A series of hoaxes launched the modern environmental extremist movement. At the first Earth Day in 1970, participants complained that corporations were poisoning people with sweeteners containing sodium cyclamate (which, in fact, is safe), that a U.S. Army nerve gas experiment killed thousands of sheep in Utah in 1968 (it didn’t), and that pollution was rapidly pushing the world into a new Ice Age. That last threat, when it failed to materialize, morphed into its own opposite, man-made “global warming”—which, when it failed to materialize, became man-made “climate change”—which, when it failed to materialize, became man-made “extreme weather,” a concept that recently provided convenient excuses for politicians who had failed to prepare for the likes of Hurricane Sandy. Real environmental threats existed in 1970, just as real threats exist today, but those threats were insufficient to spur the political actions that environmentalists wanted. So they made stuff up.
Knowing the value of playing on people’s emotions, environmentalists focus their discussion of endangered species on animals, not plants, and particularly on animals that people care about. Conservation biologists often complain that people’s concern about the extinction of species is limited to certain types of living things. People care mainly about megafauna, i.e., relatively large animals. People care mainly about birds and mammals. They care about icons like the bald eagle, and about game animals (the National Rifle Association supported passage of the Endangered Species Act to protect game). People care especially about animals with large, forward-facing eyes and other characteristics associated with being cute. (It’s thought that humans are biologically programmed to feel empathy toward creatures that, in certain ways, resemble human children. That’s why Disney animators made Mickey Mouse’s head and eyes bigger as he evolved from a mischievous troublemaker to a cuddly lead character.) When told that most supposedly endangered species are insects and plants—“bugs and weeds,” as one Congressman put it—people often react with incredulity and mockery. From a scientific standpoint, there is no reason to fear the extinction of cute animals more than that of plants and ugly animals, but all government action is rooted in politics, and politics focuses on the cute.
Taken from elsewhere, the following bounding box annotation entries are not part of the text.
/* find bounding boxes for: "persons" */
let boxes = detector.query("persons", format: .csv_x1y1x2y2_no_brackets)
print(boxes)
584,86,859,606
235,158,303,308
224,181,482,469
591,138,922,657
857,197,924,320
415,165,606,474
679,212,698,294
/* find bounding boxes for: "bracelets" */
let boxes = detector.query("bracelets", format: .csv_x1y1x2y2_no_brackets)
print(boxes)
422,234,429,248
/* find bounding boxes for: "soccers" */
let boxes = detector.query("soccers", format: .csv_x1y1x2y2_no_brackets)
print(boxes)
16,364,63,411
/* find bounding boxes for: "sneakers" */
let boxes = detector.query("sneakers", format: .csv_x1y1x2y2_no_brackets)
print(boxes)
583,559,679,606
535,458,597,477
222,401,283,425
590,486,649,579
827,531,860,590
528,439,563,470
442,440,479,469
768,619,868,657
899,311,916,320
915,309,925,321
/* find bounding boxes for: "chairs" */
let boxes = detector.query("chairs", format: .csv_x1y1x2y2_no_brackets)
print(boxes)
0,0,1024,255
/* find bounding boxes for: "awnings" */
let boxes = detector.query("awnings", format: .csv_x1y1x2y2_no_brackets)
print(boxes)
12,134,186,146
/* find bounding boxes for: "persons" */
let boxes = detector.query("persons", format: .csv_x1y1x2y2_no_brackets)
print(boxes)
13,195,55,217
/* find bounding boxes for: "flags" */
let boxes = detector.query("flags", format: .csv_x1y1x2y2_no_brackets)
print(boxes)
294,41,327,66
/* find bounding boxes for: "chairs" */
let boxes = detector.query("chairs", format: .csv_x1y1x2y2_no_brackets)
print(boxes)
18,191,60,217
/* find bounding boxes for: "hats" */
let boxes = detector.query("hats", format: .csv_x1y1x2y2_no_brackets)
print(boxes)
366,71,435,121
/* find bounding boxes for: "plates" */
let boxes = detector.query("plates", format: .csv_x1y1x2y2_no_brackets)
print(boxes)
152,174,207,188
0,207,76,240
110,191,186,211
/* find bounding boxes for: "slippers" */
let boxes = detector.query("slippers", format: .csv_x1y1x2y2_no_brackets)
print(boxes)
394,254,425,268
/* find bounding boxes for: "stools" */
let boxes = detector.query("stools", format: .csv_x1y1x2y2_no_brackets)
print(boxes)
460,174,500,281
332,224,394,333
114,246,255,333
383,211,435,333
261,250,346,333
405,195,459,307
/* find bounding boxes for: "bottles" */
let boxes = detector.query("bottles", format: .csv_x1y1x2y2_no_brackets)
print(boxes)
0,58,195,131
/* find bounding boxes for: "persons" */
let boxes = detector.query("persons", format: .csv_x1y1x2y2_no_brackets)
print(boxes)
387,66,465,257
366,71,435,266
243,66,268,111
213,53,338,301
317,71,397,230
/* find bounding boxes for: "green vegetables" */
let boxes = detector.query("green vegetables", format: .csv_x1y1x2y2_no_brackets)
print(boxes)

The polar bear is a vicious killer, arguably the animal that, given the opportunity, is most likely to hunt a human as food. (When sharks eat humans, it’s because they mistake them for their usual prey.) Yet people see polar bears as cute; they are models for toddlers’ bedmates and cartoon stars of Coke commercials. So, when bureaucrats at the Environmental Protection Agency were looking for an excuse to classify carbon dioxide (CO2) as a pollutant and subject it to EPA regulation, thereby controlling much of the U.S. economy, they claimed absurdly that the polar bear is threatened at some point in the future by global warming, which they claimed absurdly is caused by carbon dioxide emissions. One environmentalist called the polar bear “the species that saved the world” because of its role in expanding the power of the EPA.
Due to its isolation, the polar bear may be the creature whose habitat is least endangered by humans. Besides, under some classification systems, the polar bear isn’t even sufficiently distinct from other types of bear to be in its own separate species. But those things don’t really matter; bureaucrats and pressure groups follow scientific principles only to the extent it expands their power and promotes their ideology.
— Dr. Steven J. Allen (JD, PhD) is editor of the Capital Research Center publications Green Watch and Labor Watch.